DIRECTIONS FOR THIS TASK :: Write out every line of the records below word for word, leaving out the pictures.

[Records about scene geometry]
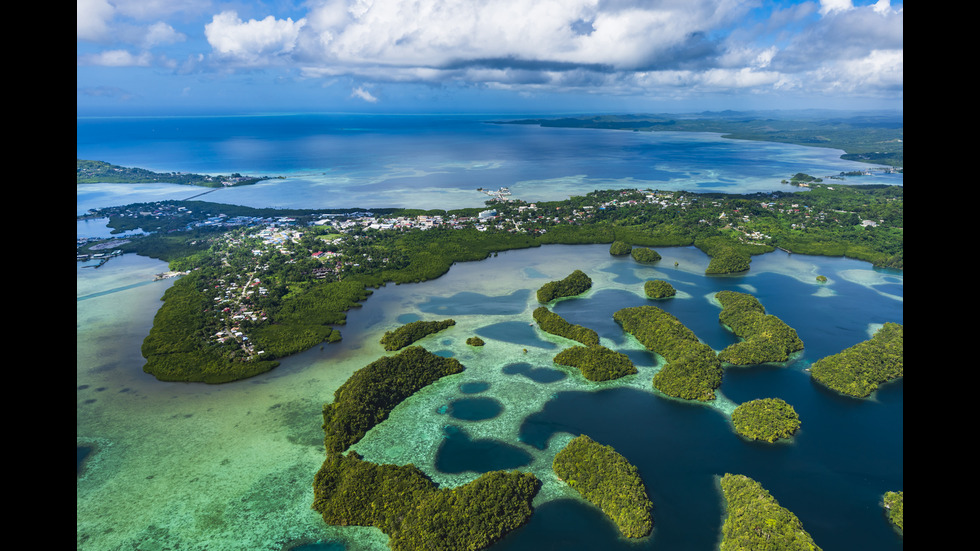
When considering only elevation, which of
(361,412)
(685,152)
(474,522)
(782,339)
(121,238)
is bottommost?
(474,522)

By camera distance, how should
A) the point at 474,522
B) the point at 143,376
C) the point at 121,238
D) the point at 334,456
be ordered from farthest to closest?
the point at 121,238 → the point at 143,376 → the point at 334,456 → the point at 474,522

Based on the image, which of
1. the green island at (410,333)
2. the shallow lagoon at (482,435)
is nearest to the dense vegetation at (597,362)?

RESULT OF THIS TASK ::
When considering only elevation, which of
(361,412)
(685,152)
(474,522)
(782,339)
(121,238)
is bottommost?
(474,522)

By camera distance, how should
A) the point at 474,522
B) the point at 143,376
C) the point at 121,238
D) the point at 334,456
be ordered from farthest to closest?
the point at 121,238 → the point at 143,376 → the point at 334,456 → the point at 474,522

Based on the image, which of
1. the green island at (410,333)
2. the shallow lagoon at (482,435)
is nearest to the dense vegetation at (597,362)?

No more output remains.